Dans le cadre de la relance économique de la planète Terre, l'Académie Nobel a décidé d'attribuer un prix Nobel exceptionnel de 3 billons de milliards de £, $ et € réunis à un ouvrage qui parlerait, de manière magistrale, n'en doutons pas, de la laïcité au Québec en comparaison avec la laïcité française et dont l'auteur aurait comme initiales J. B.
L’Académie ayant brassé beaucoup plus large que les concours littéraires parisiens, 10000 ouvrages se trouvaient en compétition.
Après un suspens insoutenable, nous avons le plaisir de vous annoncer que le prix va être remis à l'immortel auteur de La laïcité expliquée à M. Sarkozy et à ceux qui écrivent ses discours (Albin Michel)
pour son nouvel ouvrage:
UNE LAÏCITE INTERCULTURELLE, LE QUEBEC AVENIR DE LA FRANCE ?
(Éditions de l'Aube)
La remise solennelle du prix et le début de la vente dans toutes les librairies dignes de ce nom,
aura lieu le mercredi 19 novembre à Oh du matin.

(notamment, publicité gratuite, pour Paris, La librairie du Québec, 30 rue Gay-Lussac, 75005)
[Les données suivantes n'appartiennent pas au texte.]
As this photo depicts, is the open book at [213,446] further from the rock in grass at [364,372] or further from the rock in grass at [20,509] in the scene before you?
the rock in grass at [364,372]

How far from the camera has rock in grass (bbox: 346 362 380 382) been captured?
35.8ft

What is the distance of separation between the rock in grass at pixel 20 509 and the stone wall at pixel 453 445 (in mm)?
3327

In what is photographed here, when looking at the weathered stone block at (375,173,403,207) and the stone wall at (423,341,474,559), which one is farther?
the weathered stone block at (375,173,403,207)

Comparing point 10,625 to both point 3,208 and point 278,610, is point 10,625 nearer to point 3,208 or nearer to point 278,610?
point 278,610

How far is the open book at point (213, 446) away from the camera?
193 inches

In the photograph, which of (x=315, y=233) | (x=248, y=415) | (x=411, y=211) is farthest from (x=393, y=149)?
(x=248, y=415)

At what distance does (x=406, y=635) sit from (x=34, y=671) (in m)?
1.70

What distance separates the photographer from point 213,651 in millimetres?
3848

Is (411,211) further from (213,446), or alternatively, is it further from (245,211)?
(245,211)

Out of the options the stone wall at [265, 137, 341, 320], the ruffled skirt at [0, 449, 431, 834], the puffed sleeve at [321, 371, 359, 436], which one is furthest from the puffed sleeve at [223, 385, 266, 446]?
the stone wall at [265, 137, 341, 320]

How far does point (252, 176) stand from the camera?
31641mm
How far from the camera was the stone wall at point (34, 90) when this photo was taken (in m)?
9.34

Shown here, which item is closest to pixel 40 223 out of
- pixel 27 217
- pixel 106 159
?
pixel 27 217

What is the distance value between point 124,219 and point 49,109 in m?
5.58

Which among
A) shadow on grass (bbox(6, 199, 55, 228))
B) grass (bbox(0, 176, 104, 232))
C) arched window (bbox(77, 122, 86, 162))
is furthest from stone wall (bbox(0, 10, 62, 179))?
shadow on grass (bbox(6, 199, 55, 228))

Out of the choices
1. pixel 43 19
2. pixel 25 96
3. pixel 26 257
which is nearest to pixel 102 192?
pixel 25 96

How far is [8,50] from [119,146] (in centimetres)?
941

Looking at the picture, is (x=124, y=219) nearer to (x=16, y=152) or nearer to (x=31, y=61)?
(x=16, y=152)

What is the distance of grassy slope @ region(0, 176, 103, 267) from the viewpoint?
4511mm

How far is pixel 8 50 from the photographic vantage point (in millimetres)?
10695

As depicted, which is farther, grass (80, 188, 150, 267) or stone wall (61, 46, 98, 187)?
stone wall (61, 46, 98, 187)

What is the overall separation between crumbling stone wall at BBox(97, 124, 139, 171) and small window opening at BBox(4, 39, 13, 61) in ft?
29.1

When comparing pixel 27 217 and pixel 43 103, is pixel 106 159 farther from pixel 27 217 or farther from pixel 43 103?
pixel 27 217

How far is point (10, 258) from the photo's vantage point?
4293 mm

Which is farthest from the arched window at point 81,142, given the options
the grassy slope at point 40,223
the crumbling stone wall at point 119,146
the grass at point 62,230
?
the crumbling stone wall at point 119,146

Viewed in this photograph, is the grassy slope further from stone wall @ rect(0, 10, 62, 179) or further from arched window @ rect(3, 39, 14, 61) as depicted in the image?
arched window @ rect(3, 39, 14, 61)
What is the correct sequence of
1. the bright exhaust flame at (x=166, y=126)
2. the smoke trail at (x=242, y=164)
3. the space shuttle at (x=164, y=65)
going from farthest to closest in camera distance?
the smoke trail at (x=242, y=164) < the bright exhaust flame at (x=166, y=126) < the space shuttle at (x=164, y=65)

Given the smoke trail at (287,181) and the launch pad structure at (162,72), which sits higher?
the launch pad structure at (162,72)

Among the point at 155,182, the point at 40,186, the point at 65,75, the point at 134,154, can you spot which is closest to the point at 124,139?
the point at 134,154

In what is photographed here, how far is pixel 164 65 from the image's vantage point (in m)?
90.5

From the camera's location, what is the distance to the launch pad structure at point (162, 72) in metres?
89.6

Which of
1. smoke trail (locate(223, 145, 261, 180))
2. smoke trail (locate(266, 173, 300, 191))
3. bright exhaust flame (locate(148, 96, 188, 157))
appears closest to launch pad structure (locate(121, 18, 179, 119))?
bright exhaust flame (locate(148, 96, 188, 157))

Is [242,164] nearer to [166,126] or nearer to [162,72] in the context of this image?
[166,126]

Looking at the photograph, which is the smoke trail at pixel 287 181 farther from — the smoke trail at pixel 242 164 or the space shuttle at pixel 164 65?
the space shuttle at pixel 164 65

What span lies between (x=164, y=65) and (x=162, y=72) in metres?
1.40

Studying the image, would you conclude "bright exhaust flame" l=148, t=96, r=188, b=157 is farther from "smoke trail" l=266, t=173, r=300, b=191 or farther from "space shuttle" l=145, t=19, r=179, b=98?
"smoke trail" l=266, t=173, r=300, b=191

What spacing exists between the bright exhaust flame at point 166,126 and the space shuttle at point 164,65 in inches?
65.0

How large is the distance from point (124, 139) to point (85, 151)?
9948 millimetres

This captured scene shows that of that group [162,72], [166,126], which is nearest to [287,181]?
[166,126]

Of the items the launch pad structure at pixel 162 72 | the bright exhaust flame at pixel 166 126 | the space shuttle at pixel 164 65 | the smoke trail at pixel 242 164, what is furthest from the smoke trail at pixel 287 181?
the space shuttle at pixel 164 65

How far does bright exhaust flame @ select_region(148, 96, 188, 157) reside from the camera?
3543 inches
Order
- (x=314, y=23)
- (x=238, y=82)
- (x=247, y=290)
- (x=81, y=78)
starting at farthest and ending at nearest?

Malheureusement les Québécoises et Québécois devront, eux, attendre vers le 15 décembre pour goûter l’ouvrage au Québec même. Avec leurs élections (le 8 décembre), ce mois de décembre sera inoubliable !

 

Dernière minute : l’Académie Nobel vient de s’apercevoir que sa banque a fait faillite et que ses caisses sont vides. Elle s’est donc tournée vers le politique pour assurer la relance.

Le politique ne s’est pas dérobé et nous avons le grand plaisir d’annoncer à l’heureux auteur qu’il recevra, à la place de son chèque, le dernier disque de Carla, cadeau personnel du Président, et un bulletin de vote pour le 20 novembre, adressé gracieusement par le PS.

 

Maintenant, parlons un peu du livre :

D’abord voici la page 4 de la Couverture :

 

On oppose souvent «laïcité française » et « multiculturalisme anglo-saxon ». Or le Québec, nation francophone en Amérique du Nord, est en train de construire une laïcité interculturelle, capable d’édifier un vivre-ensemble laïque tenant compte du caractère pluriculturel de nos sociétés démocratiques modernes.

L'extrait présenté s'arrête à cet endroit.